The first year of the project (2015) has focused on method development. At AU-FOOD, we have tested LC-ESI/MS as a possible method for quantification of one of the important high-value proteins, osteopontin (OPN), using OPN standards purified at AFI and at AU-MBG, Laboratory for Protein Chemistry. These tests proved to be very challenging, as OPN is very heterogeneous with regard to post translational modifications, and furthermore consists of different molecular chain lengths. We have further worked with another one of the proteins we are going to quantify, β-casein (β-CN). We have purified β-CN from milk to use as a standard, and have tested the dynamic range of the protein in the analysis. Further, a LC-MS tripleQ equipment has been invested in, and we have worked on setting up a so-called MRM method for quantification of β-CN and α-lactalbumin (α-LA), which is now close to implementation. The parameters whey/casein ratio and casein/total protein have also been calculated, based on relative concentrations of data from LS-ESI/MS from approximately 700 animals and the data forwarded to AU-MBG for initial genetic analyses of these parameters. The aim is to develop absolute quantitative methods for both α-LA, β-CN and the whey/casein ratio. In previous studies we have found relatively high variability in the relative concentration of α-LA within and between breeds, but increasing economic value is related to the amount, which the absolute quantification will provide. At AU-FOOD, a master student has been carrying out his master project linked to the project (Jonas Lund Rebsdorf).

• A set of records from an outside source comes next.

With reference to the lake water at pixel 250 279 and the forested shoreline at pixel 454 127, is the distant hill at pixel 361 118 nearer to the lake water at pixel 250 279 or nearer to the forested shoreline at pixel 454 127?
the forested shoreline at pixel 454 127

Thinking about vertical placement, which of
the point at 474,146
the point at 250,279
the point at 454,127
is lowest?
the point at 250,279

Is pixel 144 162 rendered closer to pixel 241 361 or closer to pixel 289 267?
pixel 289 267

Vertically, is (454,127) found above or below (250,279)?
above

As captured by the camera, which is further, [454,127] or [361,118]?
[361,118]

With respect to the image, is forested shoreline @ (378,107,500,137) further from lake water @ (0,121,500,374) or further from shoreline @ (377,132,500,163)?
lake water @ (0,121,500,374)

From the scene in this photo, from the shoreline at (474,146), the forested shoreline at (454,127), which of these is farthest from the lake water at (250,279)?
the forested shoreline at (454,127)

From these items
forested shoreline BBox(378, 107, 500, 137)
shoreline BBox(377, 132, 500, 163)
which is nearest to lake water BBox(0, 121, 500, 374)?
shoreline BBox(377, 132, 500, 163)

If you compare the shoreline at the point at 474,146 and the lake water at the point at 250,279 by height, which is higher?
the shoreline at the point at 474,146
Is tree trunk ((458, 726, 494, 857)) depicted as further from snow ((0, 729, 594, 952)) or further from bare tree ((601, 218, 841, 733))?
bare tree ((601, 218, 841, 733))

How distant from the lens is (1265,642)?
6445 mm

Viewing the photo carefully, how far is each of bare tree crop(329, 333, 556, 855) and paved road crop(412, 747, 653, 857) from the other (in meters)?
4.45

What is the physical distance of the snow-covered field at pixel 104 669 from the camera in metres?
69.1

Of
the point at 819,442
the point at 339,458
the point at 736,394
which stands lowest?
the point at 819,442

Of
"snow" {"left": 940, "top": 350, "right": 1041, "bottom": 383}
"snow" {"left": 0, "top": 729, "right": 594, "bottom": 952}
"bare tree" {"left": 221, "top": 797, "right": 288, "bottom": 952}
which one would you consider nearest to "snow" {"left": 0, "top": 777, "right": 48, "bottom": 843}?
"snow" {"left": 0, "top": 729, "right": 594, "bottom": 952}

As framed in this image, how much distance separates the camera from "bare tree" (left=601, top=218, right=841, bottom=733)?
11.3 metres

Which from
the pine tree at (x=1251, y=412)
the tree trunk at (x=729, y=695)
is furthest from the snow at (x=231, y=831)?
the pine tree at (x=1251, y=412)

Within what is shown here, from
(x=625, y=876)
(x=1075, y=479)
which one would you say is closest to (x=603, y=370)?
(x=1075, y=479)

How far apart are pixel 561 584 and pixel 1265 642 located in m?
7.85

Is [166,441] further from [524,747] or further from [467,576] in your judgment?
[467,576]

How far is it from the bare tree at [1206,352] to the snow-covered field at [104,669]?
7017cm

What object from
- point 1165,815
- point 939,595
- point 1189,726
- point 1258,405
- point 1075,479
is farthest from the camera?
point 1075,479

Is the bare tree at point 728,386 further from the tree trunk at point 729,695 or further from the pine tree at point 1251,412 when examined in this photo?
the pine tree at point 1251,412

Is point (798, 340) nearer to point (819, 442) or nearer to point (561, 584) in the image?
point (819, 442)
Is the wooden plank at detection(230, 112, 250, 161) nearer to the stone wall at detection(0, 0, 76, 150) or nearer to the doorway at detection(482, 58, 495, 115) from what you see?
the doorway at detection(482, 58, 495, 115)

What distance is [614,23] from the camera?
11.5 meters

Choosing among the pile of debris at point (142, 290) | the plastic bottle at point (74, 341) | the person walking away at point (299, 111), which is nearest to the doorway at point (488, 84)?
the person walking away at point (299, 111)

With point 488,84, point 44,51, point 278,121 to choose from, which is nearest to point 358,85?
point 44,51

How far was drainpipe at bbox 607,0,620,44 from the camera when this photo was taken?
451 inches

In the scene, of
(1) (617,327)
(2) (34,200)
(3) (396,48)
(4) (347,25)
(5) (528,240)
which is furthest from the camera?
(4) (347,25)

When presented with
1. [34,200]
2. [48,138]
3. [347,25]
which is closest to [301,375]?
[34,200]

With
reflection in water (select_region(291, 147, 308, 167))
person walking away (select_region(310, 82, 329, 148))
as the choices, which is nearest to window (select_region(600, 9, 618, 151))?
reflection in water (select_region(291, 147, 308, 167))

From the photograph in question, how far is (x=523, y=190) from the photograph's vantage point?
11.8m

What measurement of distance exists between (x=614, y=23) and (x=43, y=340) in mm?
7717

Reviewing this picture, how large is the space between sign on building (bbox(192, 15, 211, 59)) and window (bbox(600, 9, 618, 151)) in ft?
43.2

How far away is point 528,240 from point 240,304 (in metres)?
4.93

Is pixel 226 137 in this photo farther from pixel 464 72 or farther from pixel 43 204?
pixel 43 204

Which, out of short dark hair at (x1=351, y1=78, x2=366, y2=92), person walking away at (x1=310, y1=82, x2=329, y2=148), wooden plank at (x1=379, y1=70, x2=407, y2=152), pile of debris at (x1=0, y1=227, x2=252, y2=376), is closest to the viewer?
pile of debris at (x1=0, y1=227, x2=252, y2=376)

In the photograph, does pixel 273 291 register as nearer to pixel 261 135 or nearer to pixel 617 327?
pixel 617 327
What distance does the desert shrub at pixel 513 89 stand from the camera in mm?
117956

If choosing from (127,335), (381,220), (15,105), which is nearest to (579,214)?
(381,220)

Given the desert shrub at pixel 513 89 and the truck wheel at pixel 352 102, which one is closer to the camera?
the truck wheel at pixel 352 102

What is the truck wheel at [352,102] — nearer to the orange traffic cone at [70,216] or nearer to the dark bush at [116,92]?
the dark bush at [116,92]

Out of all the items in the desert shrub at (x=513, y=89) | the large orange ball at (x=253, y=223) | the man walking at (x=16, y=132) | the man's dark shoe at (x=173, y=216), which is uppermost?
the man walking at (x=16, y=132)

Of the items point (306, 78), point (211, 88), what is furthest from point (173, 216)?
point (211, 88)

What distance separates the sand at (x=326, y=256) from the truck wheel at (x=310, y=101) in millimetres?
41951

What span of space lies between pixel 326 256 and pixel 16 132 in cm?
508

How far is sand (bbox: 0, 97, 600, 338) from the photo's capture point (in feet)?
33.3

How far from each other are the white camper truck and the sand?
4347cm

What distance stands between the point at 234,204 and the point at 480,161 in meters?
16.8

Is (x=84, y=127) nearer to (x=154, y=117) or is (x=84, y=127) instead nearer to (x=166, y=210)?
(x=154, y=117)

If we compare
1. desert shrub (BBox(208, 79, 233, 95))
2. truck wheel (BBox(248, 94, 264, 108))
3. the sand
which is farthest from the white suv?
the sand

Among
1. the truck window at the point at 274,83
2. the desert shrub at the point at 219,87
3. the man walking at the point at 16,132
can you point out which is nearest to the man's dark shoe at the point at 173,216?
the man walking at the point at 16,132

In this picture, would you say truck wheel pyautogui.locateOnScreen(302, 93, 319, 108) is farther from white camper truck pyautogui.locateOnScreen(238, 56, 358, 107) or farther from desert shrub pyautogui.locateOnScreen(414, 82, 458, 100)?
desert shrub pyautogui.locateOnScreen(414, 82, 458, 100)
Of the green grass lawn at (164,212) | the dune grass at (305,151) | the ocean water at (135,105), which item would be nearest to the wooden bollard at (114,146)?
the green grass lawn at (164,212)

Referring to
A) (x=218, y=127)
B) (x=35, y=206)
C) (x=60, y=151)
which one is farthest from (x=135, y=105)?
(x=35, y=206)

At AU-MBG (protein part), we have in the first year of the project (2015) been focusing on setup and testing of in-house sandwich and competitive ELISAs for quantification of native full length osteopontin and the N-terminal fragment, which constitutes the majority of OPN in bovine milk. No commercial antibodies against bovine milk OPN exists, and generation of such in both chicken (eggs) and rabbits have shown to be difficult/unsuccesfull (probably due to the heavy and heterogenous modification of OPN which makes the epitopes highly variable). Bovine OPN has contains sequence regions that are very homologous to sequences in human and murine OPN. Hence we have selected and tested a number of monoclonal antibodies against human and murine OPN for cross-reactivity with the bovine milk OPN. One of these antibodies showed the desired cross-reactivity and this antibody is now used together with a rabbit-anti-bovine OPN polyclonal antibody to setup an ELISA. Though we have had good results with this setup, we may have to aquire or generate hybridomas (and make another monoclonal antibody against bovine OPN) as the background in the assay is rather high – and the optimal ELISA for measuring many samples should be based on two monoclonal antibodies.
In the genetic part at AU-MBG the focus in 2015 has been screening for genetic variability of selected milk proteins. We are currently re-sequencing four pools containing a large number of individuals each and these will soon be evaluated for genetic variation. Further, we already found a number of interesting SNP markers to test from previous sequencing projects and the 1000 Bulls Genome project, but these needs to be confirmed in the pools before TaqMan assays are created. A number of SNPs within the osteopontin gene have been tested using TaqMan assays in relation to mastitis and milk protein level and the results are currently being processed. Moreover, the four pools were designed in order to assess if additional SNPs within the sequenced genes would affect the somatic cell count (mastitis) or milk protein levels. By selecting cows with extreme phenotypes and then pool the extremes (High vs. Low) we will easily be able to evaluate from the sequencing if additional SNPs are likely to affect these two traits. Genotyping of the 35 animals is completed and the dataset now encompasses 750 animals in total.
In addition in 2015 we have estimated the heritability of the major milk proteins using a multi-trait approach. Results show that the multi-trait approach gave a better estimate of the heritability (i.e. lower standard error) compared to the single trait approach. This is an important result for the project as the phenotypes we are working with are difficult to be measured in large scale (10,000+) and we still would like to get an estimate of the genetic parameters. A peer reviewed paper on this has been published in J. Dairy Sci..
Further we have performed a genome-wide scan of the Danish Holstein and Danish Jersey breed for the major milk proteins and their post translational modified forms. A number of genomic regions have been detected which could be interesting to explore further. The results have been submitted to BMC Genetics.